*Web page caption snippets:*
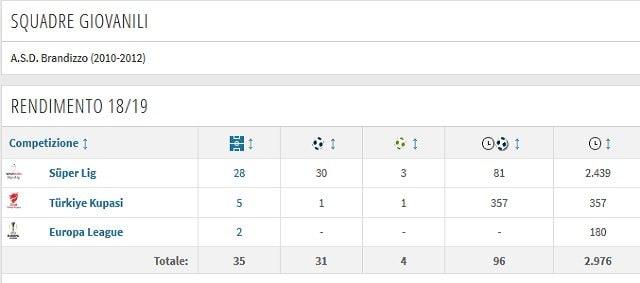 Il rendimento finale in stagione tra Kasimpasa e Galatasaray (Transfermarkt)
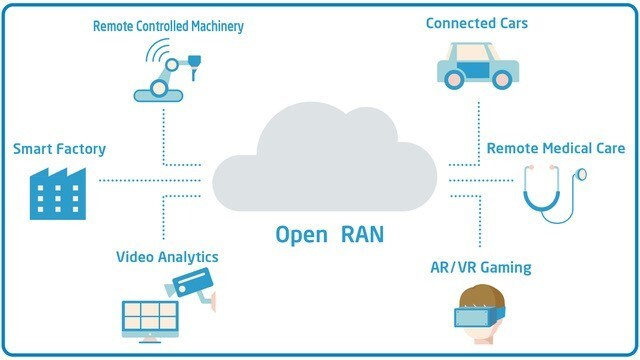 The Global Mobile Industry is Embracing Open RAN to Drive Innovation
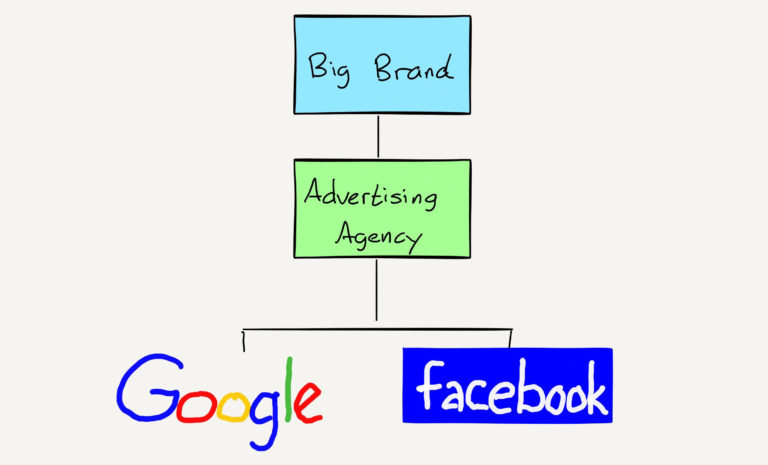 Ad Agency Disruption Google Facebook.jpg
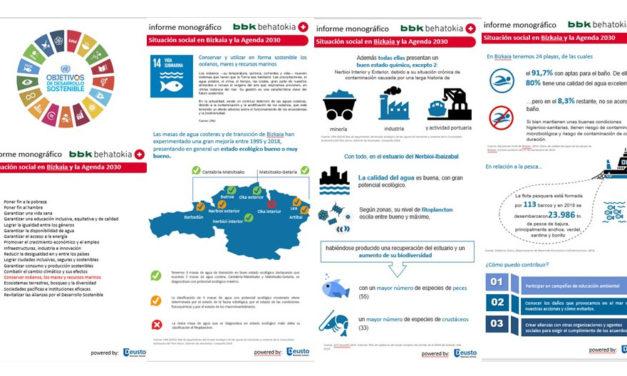 Bizkaia y los Objetivos de Desarrollo Sostenible: Infografía ODS nº 14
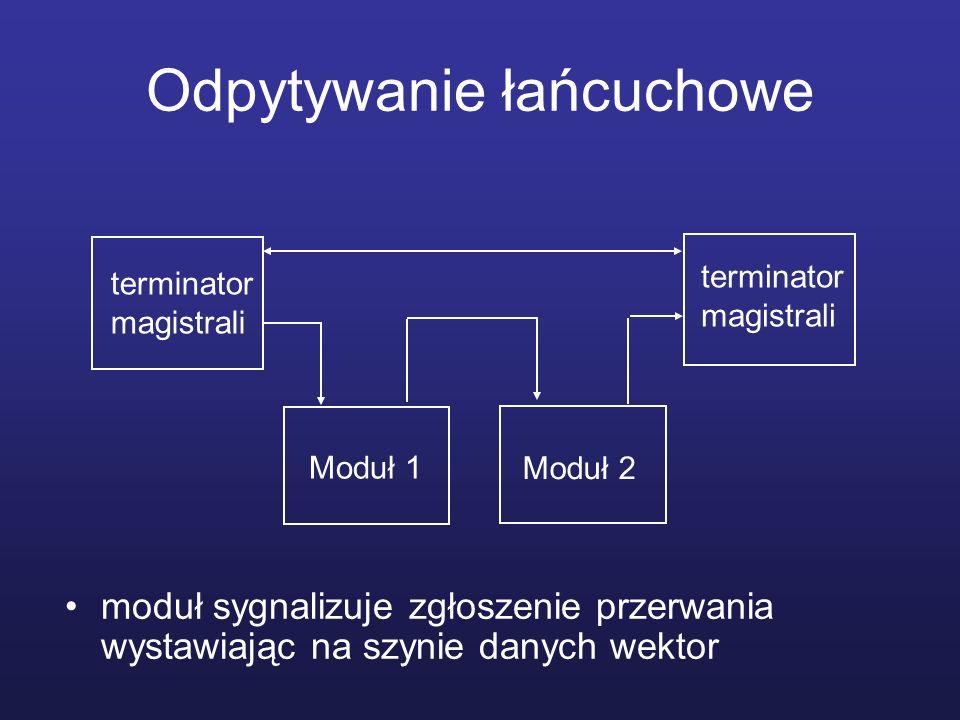 Odpytywanie łańcuchowe moduł sygnalizuje zgłoszenie przerwania wystawiając na szynie danych wektor terminator magistrali Moduł 1 Moduł 2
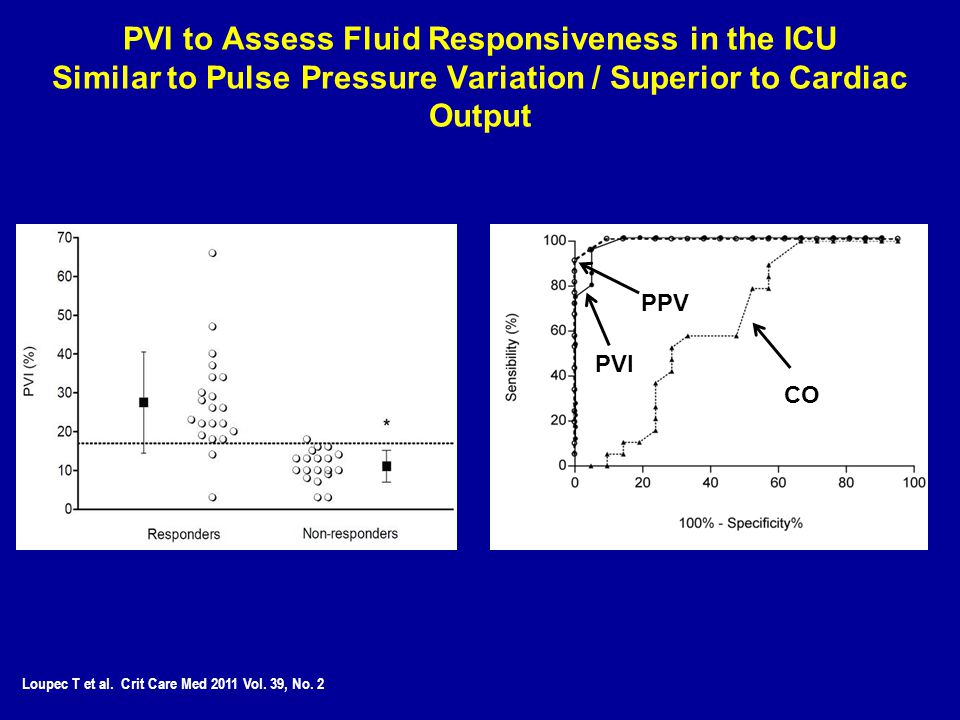 PVI to Assess Fluid Responsiveness in the ICU Similar to Pulse Pressure Variation / Superior to Cardiac Output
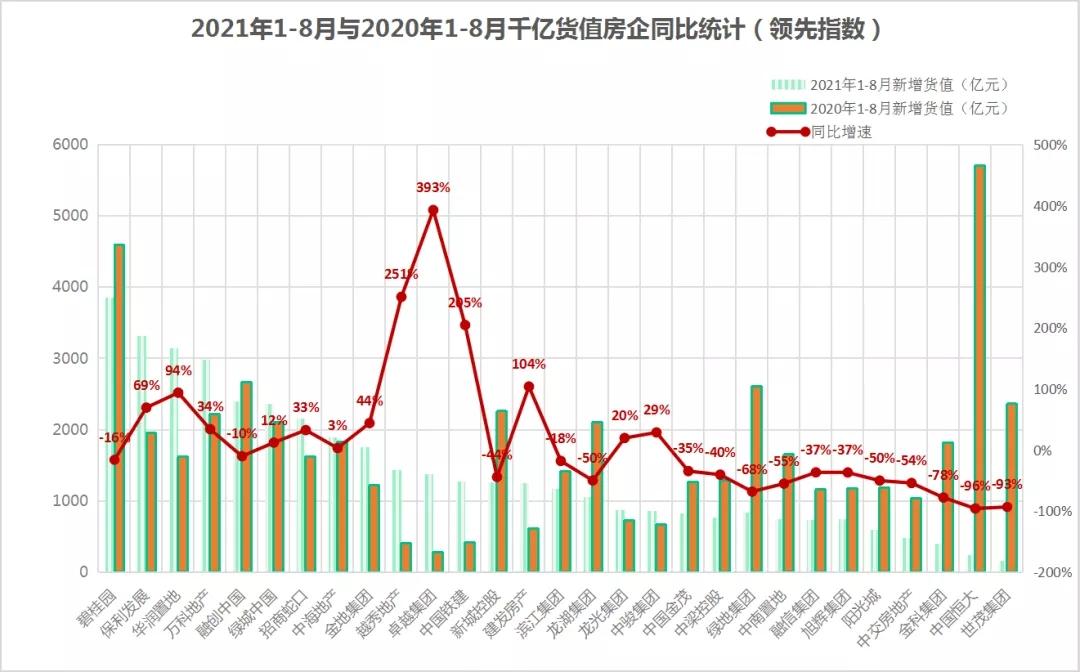 领先指数 2021年1-8月中国房地产企业新增货值榜TOP100_中国网地产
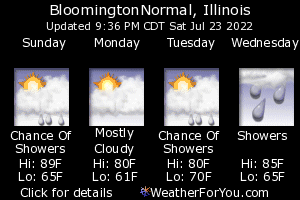 Bloomington, Illinois, weather forecast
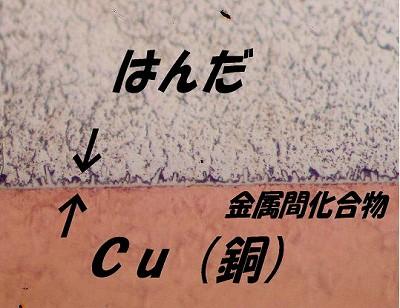金属間化合物の図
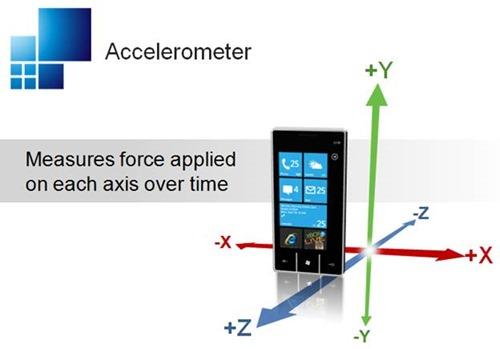 25-Accelerometer
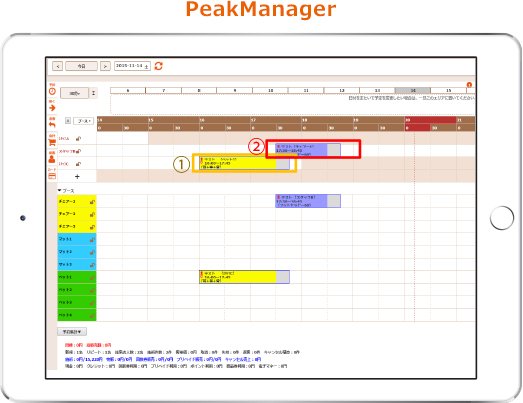 PeakManager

*Problem details:*
For this exercise, repeat word for word only the lines from the one containing "Odpytywanie łańcuchowe moduł" through the end of the data, including both. Pictures do not go in the copy.

*Your response:*
 Odpytywanie łańcuchowe moduł sygnalizuje zgłoszenie przerwania wystawiając na szynie danych wektor terminator magistrali Moduł 1 Moduł 2
 PVI to Assess Fluid Responsiveness in the ICU Similar to Pulse Pressure Variation / Superior to Cardiac Output
 领先指数 2021年1-8月中国房地产企业新增货值榜TOP100_中国网地产
 Bloomington, Illinois, weather forecast
金属間化合物の図
 25-Accelerometer
 PeakManager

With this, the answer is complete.